‘Ring-fencing’ Biological Targets in Collaboration Agreements
Stephen Abreu explains how licensors can make sure they do not give a licensee unintended rights to biological targets arising out of their own internal research, or from separate collaborations with third parties.
Any negotiation of a collaboration agreement involves careful scoping of the rights retained by, and granted between, the collaborators, often referred to as the ‘ring-fencing’ of these rights. The goal of ring-fencing is to find a ‘Goldilocks’ zone of rights granted and rights retained that works for both collaborators.
In biological target-based collaborations, one area that requires particularly careful ring-fencing is differentiating between the specific targets of the collaboration and other targets that the collaborators do not wish to make available to the collaboration.
In these types of collaborations, one party (the licensor) is often granting licenses to the other party (the licensee) with respect to these targets (which are often called ‘collaboration targets’). Deciding which biological targets the licensee may designate as collaboration targets is often heavily negotiated.

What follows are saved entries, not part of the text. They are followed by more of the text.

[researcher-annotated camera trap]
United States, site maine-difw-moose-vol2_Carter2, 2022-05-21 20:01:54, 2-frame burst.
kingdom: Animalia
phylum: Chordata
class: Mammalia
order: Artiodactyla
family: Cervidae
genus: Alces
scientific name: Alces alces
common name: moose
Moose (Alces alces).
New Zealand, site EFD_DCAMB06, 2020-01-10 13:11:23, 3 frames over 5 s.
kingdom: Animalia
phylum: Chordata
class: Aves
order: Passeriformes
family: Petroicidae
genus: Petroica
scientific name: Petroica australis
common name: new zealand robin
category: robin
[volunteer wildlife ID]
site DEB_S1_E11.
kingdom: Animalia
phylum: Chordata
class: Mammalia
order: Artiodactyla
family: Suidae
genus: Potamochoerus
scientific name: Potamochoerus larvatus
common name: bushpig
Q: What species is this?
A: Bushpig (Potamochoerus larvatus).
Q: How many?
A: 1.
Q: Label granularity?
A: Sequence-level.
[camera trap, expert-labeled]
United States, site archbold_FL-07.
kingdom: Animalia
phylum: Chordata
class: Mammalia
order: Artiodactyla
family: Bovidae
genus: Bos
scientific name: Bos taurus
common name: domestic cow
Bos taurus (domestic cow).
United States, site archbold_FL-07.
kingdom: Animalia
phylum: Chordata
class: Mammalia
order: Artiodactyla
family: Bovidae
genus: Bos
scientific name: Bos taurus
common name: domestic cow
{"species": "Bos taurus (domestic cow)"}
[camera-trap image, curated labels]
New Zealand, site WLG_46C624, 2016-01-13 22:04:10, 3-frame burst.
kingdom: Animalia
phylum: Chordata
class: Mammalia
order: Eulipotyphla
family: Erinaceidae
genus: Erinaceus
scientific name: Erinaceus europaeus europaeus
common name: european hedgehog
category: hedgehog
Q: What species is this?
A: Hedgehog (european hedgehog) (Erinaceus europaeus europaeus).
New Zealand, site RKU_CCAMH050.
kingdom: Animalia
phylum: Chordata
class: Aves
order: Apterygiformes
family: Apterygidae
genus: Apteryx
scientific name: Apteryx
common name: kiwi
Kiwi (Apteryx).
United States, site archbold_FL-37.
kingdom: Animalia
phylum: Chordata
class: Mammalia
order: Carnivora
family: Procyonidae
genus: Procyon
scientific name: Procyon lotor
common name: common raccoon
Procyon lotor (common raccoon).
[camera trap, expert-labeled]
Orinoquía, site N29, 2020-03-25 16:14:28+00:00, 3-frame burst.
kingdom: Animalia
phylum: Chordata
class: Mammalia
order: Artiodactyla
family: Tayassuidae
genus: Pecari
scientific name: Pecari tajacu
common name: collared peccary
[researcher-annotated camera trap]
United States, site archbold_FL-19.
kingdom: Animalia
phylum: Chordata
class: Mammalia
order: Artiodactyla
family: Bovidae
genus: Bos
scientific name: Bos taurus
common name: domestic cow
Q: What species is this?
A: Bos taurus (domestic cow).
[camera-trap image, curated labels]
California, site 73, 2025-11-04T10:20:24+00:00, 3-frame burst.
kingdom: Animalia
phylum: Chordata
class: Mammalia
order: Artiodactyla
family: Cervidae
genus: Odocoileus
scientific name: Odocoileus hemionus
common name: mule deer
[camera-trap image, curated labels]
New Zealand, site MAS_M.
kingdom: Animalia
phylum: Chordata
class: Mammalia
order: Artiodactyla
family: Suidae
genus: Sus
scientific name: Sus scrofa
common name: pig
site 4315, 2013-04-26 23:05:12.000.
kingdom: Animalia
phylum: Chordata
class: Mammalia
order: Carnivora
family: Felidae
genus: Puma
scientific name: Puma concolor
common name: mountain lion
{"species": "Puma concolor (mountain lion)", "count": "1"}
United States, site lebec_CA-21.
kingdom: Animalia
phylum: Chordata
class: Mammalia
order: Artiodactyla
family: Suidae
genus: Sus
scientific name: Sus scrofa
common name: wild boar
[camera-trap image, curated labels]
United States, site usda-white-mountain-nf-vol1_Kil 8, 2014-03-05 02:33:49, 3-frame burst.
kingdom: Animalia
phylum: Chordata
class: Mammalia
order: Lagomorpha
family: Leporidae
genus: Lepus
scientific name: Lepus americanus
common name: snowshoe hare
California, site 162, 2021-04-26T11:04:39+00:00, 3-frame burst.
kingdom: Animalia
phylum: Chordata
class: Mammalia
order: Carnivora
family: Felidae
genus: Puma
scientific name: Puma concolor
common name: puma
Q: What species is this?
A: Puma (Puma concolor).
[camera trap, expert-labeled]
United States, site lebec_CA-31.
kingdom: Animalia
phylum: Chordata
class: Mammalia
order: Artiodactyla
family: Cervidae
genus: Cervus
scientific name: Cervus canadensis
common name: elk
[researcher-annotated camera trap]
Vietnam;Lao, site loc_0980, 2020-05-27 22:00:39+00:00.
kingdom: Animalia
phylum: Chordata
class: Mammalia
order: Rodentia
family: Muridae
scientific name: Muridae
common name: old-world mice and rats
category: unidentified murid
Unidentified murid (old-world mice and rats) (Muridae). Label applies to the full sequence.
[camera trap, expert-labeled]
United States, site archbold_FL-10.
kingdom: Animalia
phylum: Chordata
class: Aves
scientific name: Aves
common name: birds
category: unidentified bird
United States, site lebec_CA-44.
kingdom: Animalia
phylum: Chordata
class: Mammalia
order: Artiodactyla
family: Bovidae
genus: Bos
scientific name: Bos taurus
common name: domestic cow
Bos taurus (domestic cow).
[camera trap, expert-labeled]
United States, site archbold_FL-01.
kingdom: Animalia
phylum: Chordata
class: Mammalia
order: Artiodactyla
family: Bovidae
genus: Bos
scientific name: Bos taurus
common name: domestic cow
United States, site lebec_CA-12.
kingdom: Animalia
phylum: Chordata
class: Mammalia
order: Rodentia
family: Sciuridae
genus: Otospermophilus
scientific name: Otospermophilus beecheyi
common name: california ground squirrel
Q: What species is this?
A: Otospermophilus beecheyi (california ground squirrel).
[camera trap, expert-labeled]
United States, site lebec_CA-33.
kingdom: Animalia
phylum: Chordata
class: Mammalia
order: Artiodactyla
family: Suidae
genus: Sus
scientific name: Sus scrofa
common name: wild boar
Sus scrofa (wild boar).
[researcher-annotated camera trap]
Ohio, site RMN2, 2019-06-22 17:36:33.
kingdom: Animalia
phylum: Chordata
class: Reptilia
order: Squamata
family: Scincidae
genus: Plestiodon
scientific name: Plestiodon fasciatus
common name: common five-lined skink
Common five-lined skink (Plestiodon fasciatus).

Targets under consideration, and perhaps desired by the licensee, may include those that have arisen from the licensor’s own internal research programs. Relevant programs can be those which existed on the date on which the collaboration was entered into, or those that come into existence at a later date.
When setting the appropriate ‘ring-fence’ for these internal licensor programs, the parties will often focus on a threshold for the level of effort that the licensor invests in a program. This threshold will need to be reached before the internal program can be excluded from the collaboration agreement.
Targets which the licensor wishes to ‘ring-fence’ and exclude may also be those that arise from its current or future collaborations with other collaborators.
When considering biological targets set as part of the licensor’s third party collaborations, it is important to bear in mind that some of these collaborations may be very similar to the collaboration that the licensor is negotiating with the current licensee. The licensor will need to take care to avoid granting the same rights to both licensee and third-party collaborators with respect to any biological targets set as collaboration targets.
In sum, appropriate ‘ring-fencing’ in target-based collaborations is often heavily negotiated. However, with good faith discussion about the needs of the collaborators and solid technical drafting in the collaboration agreement to accurately and robustly create mechanisms that implement the ‘ring-fencing’ understanding, collaborators may achieve a ‘Goldilocks’ zone of rights granted and rights retained that works for both collaborators.